**What the task requires**
Within the entries below, every line containing "trwy" is to be copied.

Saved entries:
_ _ _
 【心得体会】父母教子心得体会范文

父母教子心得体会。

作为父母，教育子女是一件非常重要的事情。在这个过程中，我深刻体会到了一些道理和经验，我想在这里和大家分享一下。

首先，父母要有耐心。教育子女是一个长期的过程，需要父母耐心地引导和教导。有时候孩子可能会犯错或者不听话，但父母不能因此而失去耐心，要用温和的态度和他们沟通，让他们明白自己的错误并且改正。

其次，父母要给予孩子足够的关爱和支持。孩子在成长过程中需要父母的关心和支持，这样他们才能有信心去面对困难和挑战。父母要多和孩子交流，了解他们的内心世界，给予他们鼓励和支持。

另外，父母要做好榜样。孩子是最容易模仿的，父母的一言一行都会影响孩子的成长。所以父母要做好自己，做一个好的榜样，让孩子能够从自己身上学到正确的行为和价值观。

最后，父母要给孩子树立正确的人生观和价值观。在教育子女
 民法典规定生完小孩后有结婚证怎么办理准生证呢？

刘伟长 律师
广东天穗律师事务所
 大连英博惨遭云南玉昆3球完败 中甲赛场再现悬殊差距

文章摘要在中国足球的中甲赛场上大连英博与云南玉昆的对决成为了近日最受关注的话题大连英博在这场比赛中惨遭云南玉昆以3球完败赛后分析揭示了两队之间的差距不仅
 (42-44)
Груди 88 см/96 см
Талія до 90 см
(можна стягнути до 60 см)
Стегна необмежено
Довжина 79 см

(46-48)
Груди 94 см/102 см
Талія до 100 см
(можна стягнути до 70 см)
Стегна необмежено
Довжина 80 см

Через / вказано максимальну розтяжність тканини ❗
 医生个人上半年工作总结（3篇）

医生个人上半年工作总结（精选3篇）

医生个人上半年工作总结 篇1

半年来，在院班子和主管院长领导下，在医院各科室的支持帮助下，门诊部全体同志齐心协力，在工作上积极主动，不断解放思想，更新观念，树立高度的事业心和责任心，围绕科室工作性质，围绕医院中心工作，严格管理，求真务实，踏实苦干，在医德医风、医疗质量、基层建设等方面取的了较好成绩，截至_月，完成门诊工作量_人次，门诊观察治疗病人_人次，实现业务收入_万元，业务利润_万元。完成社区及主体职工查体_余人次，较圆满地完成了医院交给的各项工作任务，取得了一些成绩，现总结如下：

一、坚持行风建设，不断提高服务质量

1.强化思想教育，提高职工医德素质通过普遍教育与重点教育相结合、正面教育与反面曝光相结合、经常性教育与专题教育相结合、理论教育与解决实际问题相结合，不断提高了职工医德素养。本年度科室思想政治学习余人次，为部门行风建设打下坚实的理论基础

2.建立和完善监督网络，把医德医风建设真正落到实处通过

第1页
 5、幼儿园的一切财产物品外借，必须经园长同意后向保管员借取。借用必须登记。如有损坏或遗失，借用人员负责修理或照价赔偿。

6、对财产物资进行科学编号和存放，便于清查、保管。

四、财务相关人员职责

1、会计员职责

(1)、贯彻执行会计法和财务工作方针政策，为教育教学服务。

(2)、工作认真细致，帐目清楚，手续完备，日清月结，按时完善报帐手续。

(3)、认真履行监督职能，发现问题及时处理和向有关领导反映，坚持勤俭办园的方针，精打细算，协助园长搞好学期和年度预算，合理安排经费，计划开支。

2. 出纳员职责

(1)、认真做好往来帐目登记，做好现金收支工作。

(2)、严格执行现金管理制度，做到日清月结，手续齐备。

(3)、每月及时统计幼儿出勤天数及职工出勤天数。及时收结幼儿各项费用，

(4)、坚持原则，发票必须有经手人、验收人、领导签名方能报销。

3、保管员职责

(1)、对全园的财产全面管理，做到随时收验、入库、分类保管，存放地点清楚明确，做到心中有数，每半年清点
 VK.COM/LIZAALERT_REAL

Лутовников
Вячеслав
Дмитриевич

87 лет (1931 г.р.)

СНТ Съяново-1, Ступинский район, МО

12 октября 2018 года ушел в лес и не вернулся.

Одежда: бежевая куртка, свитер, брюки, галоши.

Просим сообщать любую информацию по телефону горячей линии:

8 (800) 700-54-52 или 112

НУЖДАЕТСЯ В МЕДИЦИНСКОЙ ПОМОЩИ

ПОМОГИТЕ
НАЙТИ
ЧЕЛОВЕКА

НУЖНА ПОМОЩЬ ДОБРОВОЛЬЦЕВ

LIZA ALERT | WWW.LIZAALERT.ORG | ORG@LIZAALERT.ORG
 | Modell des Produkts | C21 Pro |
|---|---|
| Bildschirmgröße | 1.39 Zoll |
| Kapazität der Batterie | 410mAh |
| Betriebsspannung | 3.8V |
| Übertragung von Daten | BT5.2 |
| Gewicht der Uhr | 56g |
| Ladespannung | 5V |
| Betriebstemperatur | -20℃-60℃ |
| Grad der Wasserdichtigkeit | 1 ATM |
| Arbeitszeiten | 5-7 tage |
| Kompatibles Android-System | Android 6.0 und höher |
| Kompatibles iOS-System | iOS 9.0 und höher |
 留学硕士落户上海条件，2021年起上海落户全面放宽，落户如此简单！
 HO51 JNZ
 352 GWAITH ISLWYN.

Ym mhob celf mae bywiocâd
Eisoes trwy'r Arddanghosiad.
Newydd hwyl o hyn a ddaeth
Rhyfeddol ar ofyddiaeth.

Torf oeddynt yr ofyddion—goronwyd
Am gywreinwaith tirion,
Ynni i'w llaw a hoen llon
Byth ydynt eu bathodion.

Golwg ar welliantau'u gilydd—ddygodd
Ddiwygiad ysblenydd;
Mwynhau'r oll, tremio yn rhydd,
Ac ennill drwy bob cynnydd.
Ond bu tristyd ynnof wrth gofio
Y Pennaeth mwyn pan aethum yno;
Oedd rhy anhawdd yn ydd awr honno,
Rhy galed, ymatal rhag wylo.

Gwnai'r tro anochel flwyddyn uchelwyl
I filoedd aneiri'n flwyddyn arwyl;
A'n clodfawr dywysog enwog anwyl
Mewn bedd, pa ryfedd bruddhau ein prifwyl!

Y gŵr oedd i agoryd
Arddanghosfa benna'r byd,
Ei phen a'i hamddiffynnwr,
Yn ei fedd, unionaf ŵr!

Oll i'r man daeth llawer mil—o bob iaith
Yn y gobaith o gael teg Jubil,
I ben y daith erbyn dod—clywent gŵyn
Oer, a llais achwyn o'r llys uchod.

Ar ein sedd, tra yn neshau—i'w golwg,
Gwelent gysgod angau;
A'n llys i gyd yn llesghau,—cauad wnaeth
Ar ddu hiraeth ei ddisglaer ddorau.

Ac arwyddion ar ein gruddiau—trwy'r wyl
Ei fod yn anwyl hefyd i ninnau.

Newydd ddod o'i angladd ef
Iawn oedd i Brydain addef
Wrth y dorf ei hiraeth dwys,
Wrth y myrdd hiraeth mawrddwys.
_ _ _
**Solution**
Eisoes trwy'r Arddanghosiad.
Ac arwyddion ar ein gruddiau—trwy'r wyl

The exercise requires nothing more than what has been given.